> WHAT YOU HAVE TO DO
Every entry below should be copied exactly, minus the pictures.
=-=-=-=-=
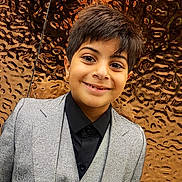 Adam joined the competition — help win amazing prizes! black_clothing, boy, bronze, child, dress_shirt, facial_expression, fashion, formalwear, gray_clothing, indoor, looking_at_camera, metallic_background, photography, portrait, short_hair, smiling, standing, suit, textured_wall, vest
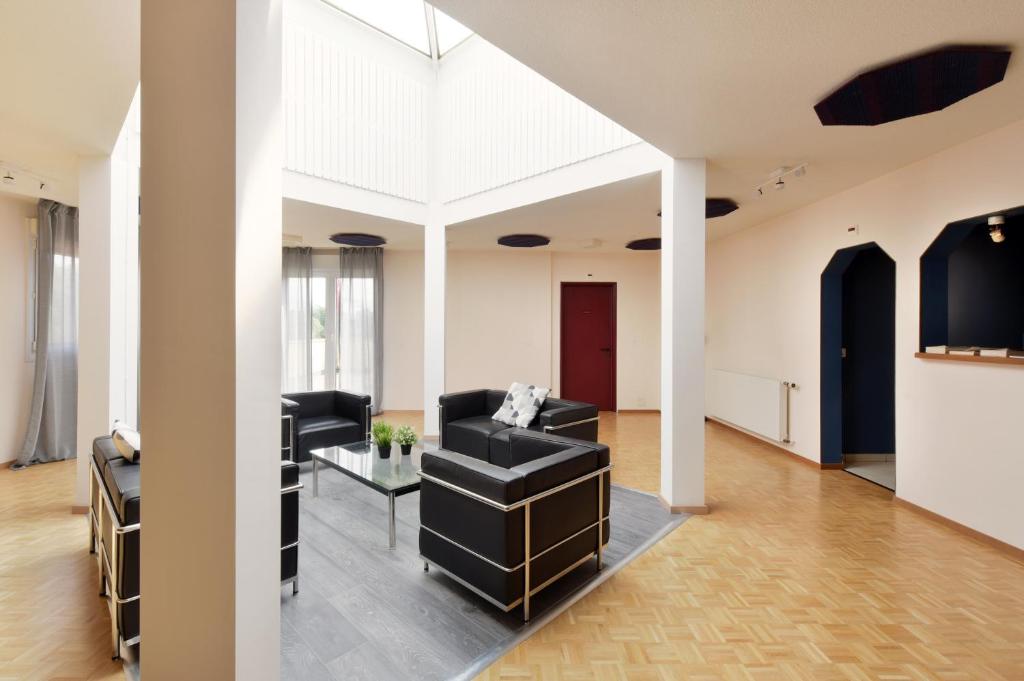 Posezení v ubytování Hôtel des Mosaiques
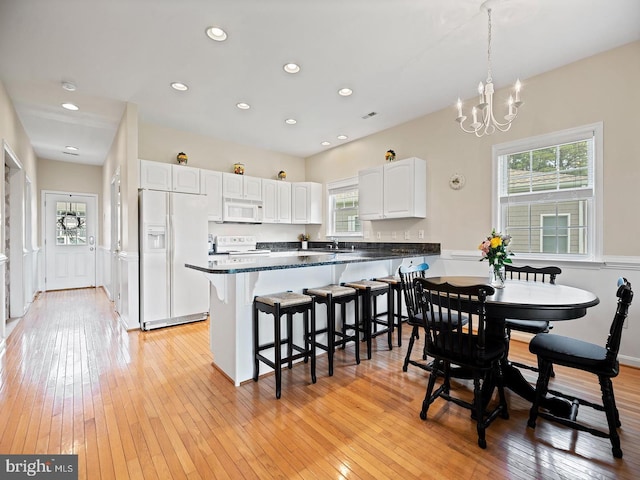 kitchen featuring dark countertops, white appliances, white cabinets, and light wood-style floors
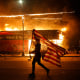 A protester carries a U.S. flag upside down as he walks past a burning building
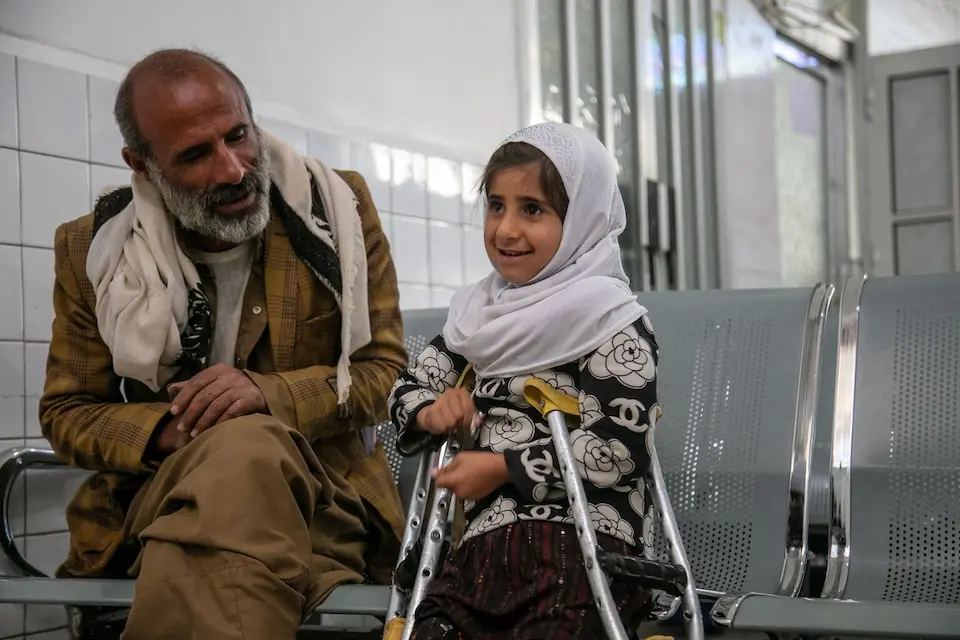 Khadija, 9, and her father sit together telling jokes as they await the fitting of her prosthetic limb at the Prosthetic Center in Sana’a Governorate, Yemen.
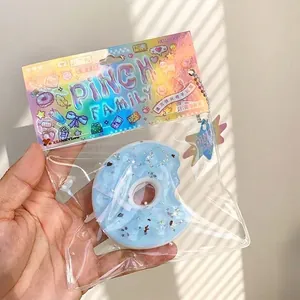 Blue donut squishy toy from the sea salt series with glitter stars in its package.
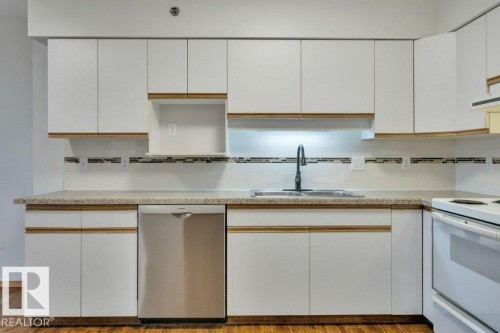 305 4906 47 Avenue, Leduc, AB - Indoor Photo Showing Kitchen With Double Sink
=-=-=-=-=
> ANSWER FOR THE TASK
 Adam joined the competition — help win amazing prizes! black_clothing, boy, bronze, child, dress_shirt, facial_expression, fashion, formalwear, gray_clothing, indoor, looking_at_camera, metallic_background, photography, portrait, short_hair, smiling, standing, suit, textured_wall, vest
 Posezení v ubytování Hôtel des Mosaiques
 kitchen featuring dark countertops, white appliances, white cabinets, and light wood-style floors
 A protester carries a U.S. flag upside down as he walks past a burning building
 Khadija, 9, and her father sit together telling jokes as they await the fitting of her prosthetic limb at the Prosthetic Center in Sana’a Governorate, Yemen.
 Blue donut squishy toy from the sea salt series with glitter stars in its package.
 305 4906 47 Avenue, Leduc, AB - Indoor Photo Showing Kitchen With Double Sink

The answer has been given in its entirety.